If the UK is a third state for the ESR, English PIL specifies a separation of succession law between England and France based upon the location of the real estate. As in example 1 above, France would probably accept the renvoi to French law as regards the French real estate and French forced heirship rules would apply to the French real estate.
However, again as above, beneficiaries of her estate might prefer to argue that the UK is an ESR Member State, so France cannot accept the renvoi from English law. Instead, because Brigitte died habitually resident in an ESR Member State and had not made a nationality succession law election, France must follow the internal succession law of England without its PIL. One unexpected consequence of this, from the perspective of a beneficiary seeking to avoid French forced heirship, is the novel possibility of a claim in the French court under the Inheritance (Provision for Family and Dependants) Act 1975. Such a claim would be prohibited in an English court due to the scope of the 1975 Act being limited to the estates of English and Welsh domiciled persons. Legal commentators suggest that this is possible because the domicile restriction is part of English PIL and thus must be ignored when applying English law without its PIL.

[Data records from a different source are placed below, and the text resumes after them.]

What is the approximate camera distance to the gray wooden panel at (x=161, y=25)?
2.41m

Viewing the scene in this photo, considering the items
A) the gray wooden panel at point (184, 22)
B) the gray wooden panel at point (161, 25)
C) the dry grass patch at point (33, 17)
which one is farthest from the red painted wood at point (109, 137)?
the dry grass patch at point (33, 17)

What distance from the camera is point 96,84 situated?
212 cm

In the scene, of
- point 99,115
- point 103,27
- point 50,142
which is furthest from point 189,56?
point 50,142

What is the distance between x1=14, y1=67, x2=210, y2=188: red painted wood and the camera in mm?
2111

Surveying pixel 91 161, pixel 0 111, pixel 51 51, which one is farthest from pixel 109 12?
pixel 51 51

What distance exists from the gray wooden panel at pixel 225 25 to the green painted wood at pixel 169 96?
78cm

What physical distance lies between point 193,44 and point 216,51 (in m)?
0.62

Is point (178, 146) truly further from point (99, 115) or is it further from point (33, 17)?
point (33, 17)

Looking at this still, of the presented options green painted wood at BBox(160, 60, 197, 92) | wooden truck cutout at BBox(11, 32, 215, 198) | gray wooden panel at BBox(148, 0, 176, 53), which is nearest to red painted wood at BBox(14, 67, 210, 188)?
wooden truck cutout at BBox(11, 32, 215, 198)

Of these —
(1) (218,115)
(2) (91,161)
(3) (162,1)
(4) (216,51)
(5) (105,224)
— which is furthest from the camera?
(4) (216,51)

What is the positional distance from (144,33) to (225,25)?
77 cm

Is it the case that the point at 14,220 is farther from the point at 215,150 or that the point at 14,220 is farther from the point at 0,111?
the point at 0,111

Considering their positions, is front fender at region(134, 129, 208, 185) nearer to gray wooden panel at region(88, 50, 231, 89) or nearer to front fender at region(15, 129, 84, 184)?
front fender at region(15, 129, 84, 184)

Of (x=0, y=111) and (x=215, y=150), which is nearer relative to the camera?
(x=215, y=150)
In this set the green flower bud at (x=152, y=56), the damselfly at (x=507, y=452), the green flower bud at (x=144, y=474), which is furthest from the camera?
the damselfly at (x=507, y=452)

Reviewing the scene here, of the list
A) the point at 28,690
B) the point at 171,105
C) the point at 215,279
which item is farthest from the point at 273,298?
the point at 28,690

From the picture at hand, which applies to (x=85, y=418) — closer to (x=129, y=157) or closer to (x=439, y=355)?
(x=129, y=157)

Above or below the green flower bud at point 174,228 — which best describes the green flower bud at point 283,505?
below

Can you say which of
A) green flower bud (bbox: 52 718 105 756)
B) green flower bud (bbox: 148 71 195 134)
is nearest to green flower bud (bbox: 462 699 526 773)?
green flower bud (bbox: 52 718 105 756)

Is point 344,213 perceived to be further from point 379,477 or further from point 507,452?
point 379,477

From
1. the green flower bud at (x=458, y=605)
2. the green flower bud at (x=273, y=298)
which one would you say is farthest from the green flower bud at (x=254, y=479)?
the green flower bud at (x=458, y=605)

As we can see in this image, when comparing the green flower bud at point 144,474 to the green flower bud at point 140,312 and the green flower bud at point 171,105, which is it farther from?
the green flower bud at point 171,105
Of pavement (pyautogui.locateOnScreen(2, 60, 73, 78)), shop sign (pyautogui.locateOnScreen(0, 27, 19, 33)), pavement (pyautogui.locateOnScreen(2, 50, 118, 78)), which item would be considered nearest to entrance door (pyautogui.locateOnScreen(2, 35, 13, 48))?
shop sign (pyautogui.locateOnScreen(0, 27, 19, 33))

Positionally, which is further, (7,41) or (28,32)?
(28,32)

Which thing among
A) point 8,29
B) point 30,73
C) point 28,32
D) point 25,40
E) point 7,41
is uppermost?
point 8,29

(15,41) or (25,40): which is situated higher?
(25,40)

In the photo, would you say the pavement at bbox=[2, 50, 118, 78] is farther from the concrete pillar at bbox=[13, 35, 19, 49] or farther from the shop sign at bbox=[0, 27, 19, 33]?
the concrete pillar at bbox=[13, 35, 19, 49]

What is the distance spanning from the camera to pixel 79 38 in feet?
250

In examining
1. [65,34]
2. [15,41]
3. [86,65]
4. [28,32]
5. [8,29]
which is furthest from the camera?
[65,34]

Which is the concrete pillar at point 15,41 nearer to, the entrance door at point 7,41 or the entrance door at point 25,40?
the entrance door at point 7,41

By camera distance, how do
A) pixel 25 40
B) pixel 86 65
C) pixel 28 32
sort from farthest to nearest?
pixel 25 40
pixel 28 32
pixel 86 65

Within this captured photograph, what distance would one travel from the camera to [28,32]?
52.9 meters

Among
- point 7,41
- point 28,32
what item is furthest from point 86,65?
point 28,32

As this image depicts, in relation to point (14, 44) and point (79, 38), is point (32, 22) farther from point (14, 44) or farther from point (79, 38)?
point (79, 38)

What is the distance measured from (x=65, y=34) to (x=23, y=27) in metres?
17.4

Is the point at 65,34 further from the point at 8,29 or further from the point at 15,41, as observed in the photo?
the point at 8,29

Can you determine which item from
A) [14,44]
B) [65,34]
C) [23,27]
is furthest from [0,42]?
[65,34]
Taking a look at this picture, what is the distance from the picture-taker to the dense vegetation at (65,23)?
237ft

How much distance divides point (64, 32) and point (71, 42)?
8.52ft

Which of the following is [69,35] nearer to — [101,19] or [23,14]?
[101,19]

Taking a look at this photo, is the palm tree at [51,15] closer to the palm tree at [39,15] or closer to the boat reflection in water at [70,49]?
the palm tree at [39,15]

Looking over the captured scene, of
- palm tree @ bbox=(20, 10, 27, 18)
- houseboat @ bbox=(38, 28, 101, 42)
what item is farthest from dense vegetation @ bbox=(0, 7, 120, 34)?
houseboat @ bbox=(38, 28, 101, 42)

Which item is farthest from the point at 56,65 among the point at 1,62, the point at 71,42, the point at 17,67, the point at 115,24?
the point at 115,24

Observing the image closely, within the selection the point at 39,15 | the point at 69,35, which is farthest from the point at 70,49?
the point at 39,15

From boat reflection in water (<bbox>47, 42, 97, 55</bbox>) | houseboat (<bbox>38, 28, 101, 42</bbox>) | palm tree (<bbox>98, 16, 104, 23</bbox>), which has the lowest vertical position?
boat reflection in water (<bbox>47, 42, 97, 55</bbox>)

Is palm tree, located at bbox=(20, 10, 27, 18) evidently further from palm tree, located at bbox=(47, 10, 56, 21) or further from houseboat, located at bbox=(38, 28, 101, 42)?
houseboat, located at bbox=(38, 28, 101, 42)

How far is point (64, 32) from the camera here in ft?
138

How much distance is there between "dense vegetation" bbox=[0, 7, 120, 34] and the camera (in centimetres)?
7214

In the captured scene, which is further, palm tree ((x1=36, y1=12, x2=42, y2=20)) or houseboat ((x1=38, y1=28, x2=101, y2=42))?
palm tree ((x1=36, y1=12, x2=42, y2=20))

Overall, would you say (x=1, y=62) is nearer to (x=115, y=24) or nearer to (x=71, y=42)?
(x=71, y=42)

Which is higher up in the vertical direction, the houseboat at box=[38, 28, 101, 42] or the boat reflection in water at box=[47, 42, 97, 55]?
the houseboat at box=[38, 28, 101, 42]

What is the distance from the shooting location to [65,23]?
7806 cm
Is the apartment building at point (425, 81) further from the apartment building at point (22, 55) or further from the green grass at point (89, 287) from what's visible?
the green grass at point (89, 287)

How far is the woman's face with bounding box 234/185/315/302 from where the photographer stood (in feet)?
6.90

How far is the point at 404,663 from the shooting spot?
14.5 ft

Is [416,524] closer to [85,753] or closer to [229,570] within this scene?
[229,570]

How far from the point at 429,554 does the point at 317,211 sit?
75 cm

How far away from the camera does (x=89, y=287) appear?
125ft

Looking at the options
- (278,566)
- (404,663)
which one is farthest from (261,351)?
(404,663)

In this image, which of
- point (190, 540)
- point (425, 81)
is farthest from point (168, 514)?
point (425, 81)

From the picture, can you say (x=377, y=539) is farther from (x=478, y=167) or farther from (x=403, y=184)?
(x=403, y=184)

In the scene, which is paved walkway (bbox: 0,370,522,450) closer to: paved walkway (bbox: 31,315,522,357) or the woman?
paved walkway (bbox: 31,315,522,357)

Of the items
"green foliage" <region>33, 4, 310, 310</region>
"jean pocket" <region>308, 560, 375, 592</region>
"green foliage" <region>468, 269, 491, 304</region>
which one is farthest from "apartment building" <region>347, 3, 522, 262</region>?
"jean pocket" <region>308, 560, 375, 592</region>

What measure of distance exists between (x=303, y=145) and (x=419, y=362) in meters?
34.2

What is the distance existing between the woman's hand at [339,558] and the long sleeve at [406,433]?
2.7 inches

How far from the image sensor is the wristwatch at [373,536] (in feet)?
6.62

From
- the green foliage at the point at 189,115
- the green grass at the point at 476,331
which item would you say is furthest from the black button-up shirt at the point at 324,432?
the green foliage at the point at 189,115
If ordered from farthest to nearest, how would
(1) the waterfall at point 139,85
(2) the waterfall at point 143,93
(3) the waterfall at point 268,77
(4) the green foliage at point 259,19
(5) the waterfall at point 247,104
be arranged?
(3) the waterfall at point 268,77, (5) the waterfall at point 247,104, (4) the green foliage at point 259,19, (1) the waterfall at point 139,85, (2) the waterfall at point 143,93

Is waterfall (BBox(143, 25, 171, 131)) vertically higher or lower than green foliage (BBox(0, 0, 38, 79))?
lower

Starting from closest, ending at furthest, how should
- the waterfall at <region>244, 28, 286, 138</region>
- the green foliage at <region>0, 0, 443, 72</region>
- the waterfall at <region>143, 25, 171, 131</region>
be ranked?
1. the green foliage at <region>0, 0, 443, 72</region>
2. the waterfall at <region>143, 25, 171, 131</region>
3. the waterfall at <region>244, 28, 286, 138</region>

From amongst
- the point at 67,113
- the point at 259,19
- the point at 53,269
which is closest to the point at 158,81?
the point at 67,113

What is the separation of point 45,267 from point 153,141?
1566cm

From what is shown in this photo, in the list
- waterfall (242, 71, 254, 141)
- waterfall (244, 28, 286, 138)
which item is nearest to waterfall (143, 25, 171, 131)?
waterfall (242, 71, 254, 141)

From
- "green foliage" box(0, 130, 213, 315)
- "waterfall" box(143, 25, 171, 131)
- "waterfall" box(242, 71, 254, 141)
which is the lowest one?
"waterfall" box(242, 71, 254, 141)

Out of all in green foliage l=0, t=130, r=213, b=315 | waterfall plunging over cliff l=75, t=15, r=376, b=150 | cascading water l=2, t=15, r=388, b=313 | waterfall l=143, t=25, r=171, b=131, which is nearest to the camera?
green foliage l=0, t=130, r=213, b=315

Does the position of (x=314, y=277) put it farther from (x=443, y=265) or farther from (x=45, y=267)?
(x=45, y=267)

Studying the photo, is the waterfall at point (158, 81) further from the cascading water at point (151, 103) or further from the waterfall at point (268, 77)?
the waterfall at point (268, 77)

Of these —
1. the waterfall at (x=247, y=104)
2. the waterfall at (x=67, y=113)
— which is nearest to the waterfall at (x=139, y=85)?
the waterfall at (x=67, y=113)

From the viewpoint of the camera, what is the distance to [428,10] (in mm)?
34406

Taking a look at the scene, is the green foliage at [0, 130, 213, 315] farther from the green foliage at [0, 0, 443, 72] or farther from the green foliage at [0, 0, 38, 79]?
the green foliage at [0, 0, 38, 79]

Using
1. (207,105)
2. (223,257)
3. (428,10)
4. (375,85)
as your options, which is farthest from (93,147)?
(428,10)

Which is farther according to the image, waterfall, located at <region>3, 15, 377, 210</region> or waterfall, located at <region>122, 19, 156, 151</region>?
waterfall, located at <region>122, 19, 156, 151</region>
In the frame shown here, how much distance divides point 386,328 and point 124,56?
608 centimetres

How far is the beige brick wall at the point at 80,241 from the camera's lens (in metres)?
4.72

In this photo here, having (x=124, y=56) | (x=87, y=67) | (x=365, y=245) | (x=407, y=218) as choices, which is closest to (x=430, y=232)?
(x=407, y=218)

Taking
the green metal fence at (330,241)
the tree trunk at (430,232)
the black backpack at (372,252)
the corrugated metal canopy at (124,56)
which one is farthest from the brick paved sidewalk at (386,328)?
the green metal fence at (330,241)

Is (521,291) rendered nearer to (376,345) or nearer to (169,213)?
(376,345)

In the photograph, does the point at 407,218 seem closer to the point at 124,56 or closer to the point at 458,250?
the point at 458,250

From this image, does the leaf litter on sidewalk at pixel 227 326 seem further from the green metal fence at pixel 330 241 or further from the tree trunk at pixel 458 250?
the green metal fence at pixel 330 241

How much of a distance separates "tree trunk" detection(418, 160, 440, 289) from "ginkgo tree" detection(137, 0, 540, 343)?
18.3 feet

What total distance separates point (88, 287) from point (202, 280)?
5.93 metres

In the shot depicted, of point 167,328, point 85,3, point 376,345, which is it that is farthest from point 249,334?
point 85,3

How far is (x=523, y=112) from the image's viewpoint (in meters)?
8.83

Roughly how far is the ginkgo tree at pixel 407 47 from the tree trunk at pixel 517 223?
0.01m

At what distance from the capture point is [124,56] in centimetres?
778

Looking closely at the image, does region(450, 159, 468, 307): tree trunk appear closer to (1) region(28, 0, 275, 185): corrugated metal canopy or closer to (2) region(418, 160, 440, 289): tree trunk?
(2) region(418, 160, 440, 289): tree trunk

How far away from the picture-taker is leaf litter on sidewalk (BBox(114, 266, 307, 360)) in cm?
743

Rather than permit this uncertainty, Brigitte could make an election under the ESR for French law to apply to her worldwide estate in accordance with her nationality. To ensure consistency, with the UK not being bound by the ESR, she would then need to match her English Will to French forced heirship provisions. The downside of this planning is that French forced heirship provisions may not match her intentions.
If we Brexit, whether we qualify as a special ESR Member State will be history. Regardless of whether we are great, under the ESR we will just be a boring old third State.